Lab 11: Implement Lakeflow Jobs

Introduction

You are a data engineer at TelConnect, a regional telecommunications provider that manages millions of calls, SMS messages, and data sessions every day. Each event produces a Call Detail Record (CDR) — the raw signal of network activity. This data must flow reliably through a multi-layer pipeline before operations teams can use it for network performance reporting and capacity planning.

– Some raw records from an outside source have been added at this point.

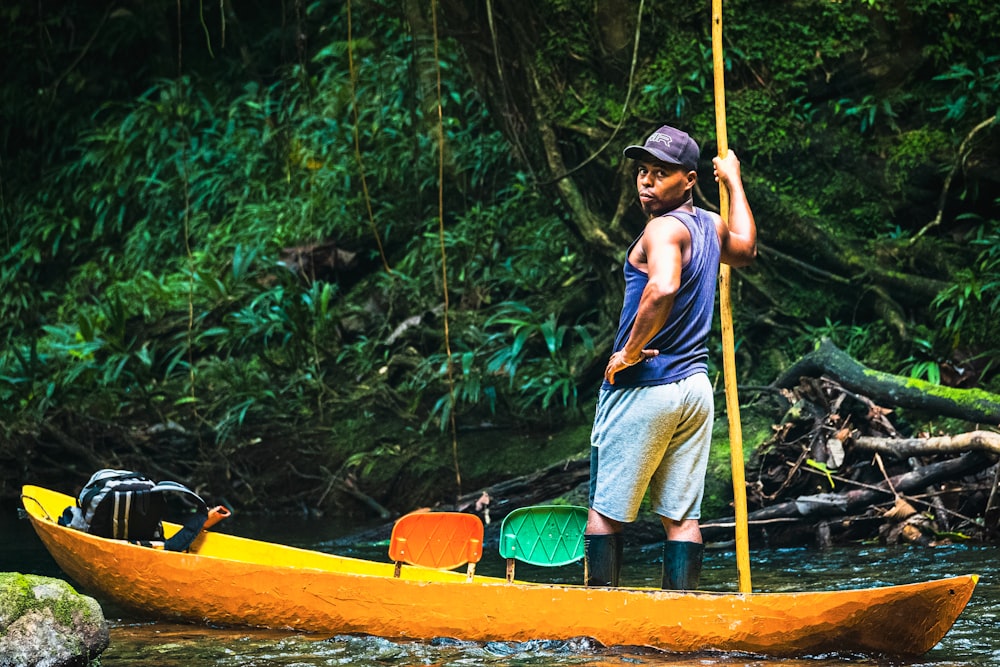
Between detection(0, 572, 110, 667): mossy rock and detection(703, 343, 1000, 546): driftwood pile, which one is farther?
detection(703, 343, 1000, 546): driftwood pile

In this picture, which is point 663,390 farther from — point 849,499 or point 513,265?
point 513,265

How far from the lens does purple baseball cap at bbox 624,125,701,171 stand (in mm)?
4125

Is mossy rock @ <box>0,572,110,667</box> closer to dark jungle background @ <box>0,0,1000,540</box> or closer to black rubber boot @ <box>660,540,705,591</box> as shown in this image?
black rubber boot @ <box>660,540,705,591</box>

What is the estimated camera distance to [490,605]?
4.21 metres

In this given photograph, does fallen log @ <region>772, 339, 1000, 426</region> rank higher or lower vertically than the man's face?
lower

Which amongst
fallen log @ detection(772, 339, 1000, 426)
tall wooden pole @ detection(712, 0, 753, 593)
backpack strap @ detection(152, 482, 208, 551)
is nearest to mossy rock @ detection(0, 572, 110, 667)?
backpack strap @ detection(152, 482, 208, 551)

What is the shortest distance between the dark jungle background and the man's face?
2067 mm

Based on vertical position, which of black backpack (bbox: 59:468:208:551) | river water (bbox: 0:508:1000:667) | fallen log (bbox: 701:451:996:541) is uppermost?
fallen log (bbox: 701:451:996:541)

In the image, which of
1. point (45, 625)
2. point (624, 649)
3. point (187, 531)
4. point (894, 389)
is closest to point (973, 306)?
point (894, 389)

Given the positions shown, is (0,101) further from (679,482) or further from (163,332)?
(679,482)

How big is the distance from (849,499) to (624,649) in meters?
2.93

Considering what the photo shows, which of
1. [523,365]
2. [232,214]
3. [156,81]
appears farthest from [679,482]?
[156,81]

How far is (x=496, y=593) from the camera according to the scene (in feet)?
13.7

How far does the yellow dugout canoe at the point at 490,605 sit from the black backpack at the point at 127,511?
0.13m
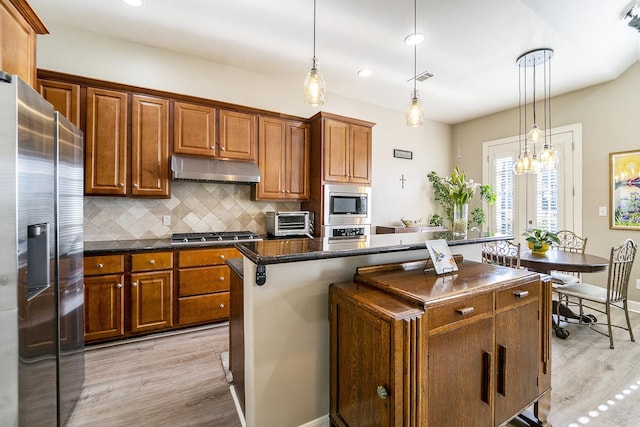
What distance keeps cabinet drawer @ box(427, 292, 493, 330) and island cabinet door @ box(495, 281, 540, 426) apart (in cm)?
10

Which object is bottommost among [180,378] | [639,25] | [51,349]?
[180,378]

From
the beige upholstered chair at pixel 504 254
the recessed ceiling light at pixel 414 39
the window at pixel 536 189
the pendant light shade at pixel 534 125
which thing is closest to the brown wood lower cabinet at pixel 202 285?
the beige upholstered chair at pixel 504 254

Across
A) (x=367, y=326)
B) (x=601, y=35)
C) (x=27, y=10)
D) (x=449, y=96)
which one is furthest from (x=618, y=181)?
(x=27, y=10)

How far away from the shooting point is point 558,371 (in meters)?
2.25

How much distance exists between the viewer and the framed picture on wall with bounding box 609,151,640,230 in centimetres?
357

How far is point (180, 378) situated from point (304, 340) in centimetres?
131

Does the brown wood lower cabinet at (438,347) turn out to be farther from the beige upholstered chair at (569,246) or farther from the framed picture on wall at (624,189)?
the framed picture on wall at (624,189)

Today’s task is to automate that pipeline using Lakeflow Jobs. You will:

  • Run a pre-built parameterized medallion architecture notebook (Bronze → Silver → Gold) that processes CDR data
  • Create a Lakeflow Job in the Azure Databricks UI that runs the notebook as an orchestrated task
  • Pass a processing_date job parameter to the notebook using a dynamic trigger value
  • Add a second downstream task with a task dependency
  • Configure an event-based file arrival trigger that fires when new CDR files land in the volume
  • Add a nightly cron schedule so the job also runs automatically each night
  • Set up failure notifications so the network operations team is alerted immediately
  • Configure automatic retry policies to handle transient cloud-storage errors

🤖 Use the Databricks Assistant throughout this lab

You are expected and encouraged to use the Databricks Assistant for every coding exercise. Use it for suggestions, error explanations, boilerplate generation, and API exploration.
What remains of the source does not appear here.